- _INPUT ROWS_:
** Start **

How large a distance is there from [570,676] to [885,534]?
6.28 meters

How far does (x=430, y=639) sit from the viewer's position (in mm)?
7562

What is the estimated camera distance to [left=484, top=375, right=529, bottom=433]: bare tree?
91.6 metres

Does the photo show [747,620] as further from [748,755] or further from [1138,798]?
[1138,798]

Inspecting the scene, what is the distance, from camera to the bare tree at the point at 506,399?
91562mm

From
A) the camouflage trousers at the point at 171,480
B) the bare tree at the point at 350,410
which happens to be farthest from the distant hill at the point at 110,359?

** End **
** Start **

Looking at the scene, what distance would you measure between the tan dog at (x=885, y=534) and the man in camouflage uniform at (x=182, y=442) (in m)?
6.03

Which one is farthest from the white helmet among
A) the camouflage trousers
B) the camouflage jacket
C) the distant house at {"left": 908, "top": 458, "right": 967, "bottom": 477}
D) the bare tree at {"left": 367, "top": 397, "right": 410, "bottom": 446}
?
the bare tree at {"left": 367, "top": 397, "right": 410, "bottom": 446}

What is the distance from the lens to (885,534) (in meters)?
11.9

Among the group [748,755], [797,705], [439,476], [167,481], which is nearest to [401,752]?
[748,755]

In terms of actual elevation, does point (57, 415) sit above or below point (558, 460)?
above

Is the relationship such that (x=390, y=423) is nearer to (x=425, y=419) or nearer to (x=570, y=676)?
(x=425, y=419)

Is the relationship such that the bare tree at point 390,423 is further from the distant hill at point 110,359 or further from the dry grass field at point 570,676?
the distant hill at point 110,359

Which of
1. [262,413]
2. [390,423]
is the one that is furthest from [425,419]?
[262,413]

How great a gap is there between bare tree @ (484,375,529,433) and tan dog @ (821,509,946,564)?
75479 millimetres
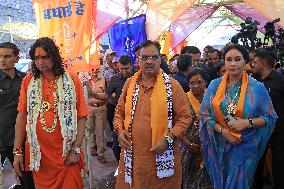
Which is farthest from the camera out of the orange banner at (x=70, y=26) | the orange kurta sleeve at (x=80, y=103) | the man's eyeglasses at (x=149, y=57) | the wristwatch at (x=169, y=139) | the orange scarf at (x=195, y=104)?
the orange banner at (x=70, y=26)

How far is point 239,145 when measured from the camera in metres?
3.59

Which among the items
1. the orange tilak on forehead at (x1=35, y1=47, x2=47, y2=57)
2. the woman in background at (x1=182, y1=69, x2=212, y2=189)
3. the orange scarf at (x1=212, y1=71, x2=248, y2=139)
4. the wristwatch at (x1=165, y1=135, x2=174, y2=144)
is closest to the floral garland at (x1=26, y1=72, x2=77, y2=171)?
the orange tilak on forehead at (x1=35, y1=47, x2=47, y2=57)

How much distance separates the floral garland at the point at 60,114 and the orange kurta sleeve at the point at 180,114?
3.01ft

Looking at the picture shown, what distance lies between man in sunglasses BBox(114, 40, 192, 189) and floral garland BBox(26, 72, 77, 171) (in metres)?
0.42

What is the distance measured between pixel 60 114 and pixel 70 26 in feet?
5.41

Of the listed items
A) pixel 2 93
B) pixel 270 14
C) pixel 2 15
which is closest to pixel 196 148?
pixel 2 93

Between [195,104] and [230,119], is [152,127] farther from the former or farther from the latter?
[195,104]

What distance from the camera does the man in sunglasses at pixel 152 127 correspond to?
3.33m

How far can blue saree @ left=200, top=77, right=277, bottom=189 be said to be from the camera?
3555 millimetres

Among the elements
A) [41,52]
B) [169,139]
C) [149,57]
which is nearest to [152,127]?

** End **

- _STATED GOAL_:
Print the lines from the one containing "Among the elements" through the one containing "which is nearest to [152,127]?", exactly as they appear in the records above, both ends included.

- _OUTPUT_:
Among the elements
A) [41,52]
B) [169,139]
C) [149,57]
which is nearest to [152,127]?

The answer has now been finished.